しかも着物のすごいところはこれだけではなく、
解いた(一枚の布に戻した)着物を洗った後に、
また地色を染め替えたり(着物の色を変える)、
模様を変えたりできます。
着物を大事にしながら、そのときの自分に合った物を着る。

粋というか、
おしゃれを楽しむことも忘れず、
物も大事にしている姿勢がとても素敵です。




では、本題に入ります。

「背守り」は一つ身のお着物につけます。
なぜか、、、

それは大人の着物は後身頃を2枚で仕立てますが、
一つ身は1枚です。

つまり縫い「目」がない。
後ろに「目」がない。
「後ろから悪いものに悪さをされないよう」に、
お守りを刺繍したり、立派な背守りをつけます。


種類はたくさんあって、
うさぎとか鶴とか亀とか、、動物以外もあります。
カタチによって、お願い事もそれぞれ違います。
(たとえば「ウサギ」の場合、
月にすむうさぎがついてるのは、元々は「お餅」ではなく、「不老不死の仙薬」だったそうです。元気の出る御守りですね!)
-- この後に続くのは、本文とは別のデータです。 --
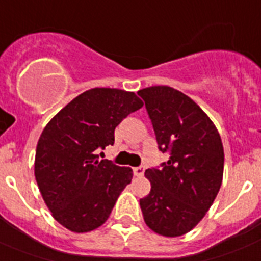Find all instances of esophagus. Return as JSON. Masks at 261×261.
<instances>
[{
    "mask_svg": "<svg viewBox=\"0 0 261 261\" xmlns=\"http://www.w3.org/2000/svg\"><path fill=\"white\" fill-rule=\"evenodd\" d=\"M144 172H145V167H143V165H140V167L133 168V173H135V176H137V177H140V176H143Z\"/></svg>",
    "mask_w": 261,
    "mask_h": 261,
    "instance_id": "esophagus-1",
    "label": "esophagus"
}]
</instances>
今のような便利なものがなく、栄養や医療もまだまだ整っていなかった頃、
着物を作ることさえ大変なのに、
時間を見つけては
身につけるものに心配りをし、
その子の成長を願って作っていたと思うと
昔のお母さん達はとても偉大だなと思います。
(どの時代も偉大ですけどね!)

そして今私がここにいるのも
そういった時代を支えてきた先祖、人々がいるからこそだなと思うと、
本当にありがたいことです。




背守りいかがだったでしょうか。

背守りのお話を聞いた時、
心が暖かくなったのを今でも思い出します。
母の愛で昔の子供たちの着物はできているんだな〜と。

洗濯から食事、今のような洗濯機もコンロもない時代。
全て1から始めなければならない家事は大変だったことでしょう。
(私だったらへこたれる。)

いくら大変でも、
背守りがなくても着れるけれど、
時間を見つけて

「願いを刺繍する」

って本当に素敵ですよね。

私も昔の人たちのように
日々、目の前のことをコツコツと頑張れる人でありたいなあ〜



最後まで読んでいただき、ありがとうございました。
優しい毎日が過ごせますように。

こあら

この記事が気に入ったらサポートをしてみませんか?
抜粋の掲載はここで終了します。